Moving to assisted living is usually not a choice, Bacon said, speaking in the voice of a senior: “I’m going to move into assisted living because I need to. I have some needs that need to be met and can’t be met at home.”

That can overcome reluctance to sell a house for less than expected or the desire to remain at home.

That was the case for Marie Ruggeri, 89, who moved to Brandywine’s Moorestown Estates about 18 months ago – and who still misses her house. “I loved my house. I had a lot of parties,” she said while chatting one afternoon this month with Cecilia Sacca, 93.

Public records show Ruggeri sold her one-story house with a patio in back in April for $176,000.

For most seniors, the cost of assisted living ranges from $3,000 to $10,000 a month, depending on the accommodations and the level of care, said Bacon, who started her career as a social worker before earning an MBA at the Wharton School of the University of Pennsylvania in 1980.

Bacon said assisted-living residents, most of whom move in at about 85, typically pay their rent with the money they get from selling their houses, with help from Social Security and, for some, a pension.

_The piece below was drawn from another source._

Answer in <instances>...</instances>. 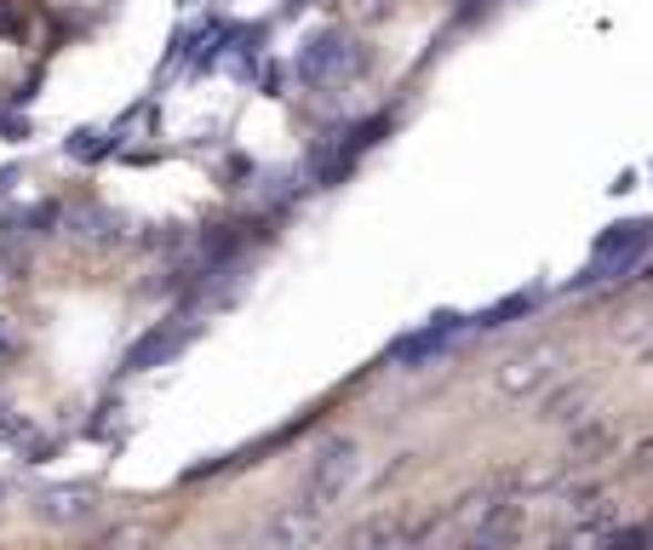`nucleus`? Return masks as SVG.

Medicare does not pay for assisted living. Medicaid can contribute in some states, including New Jersey.

Brandywine has wings at five of its communities that charge more than $10,000 per month. Bacon called it “Ritz-Carlton” living, with the services of a butler, a daily happy hour from 3 to 4 p.m., and the choice of room service for meals among the perks.

The Serenade wings at two Brandywine communities opened in 2008, as the economy was tanking, and “filled up immediately,” Bacon said.

Mary Stiles, 97, who moved into the Serenade wing in Moorestown about a year and a half ago, enjoyed the attention of butler Lisa Laphan one afternoon this month.

“Lisa will do anything I ask her,” Stiles said. “She’s so good.”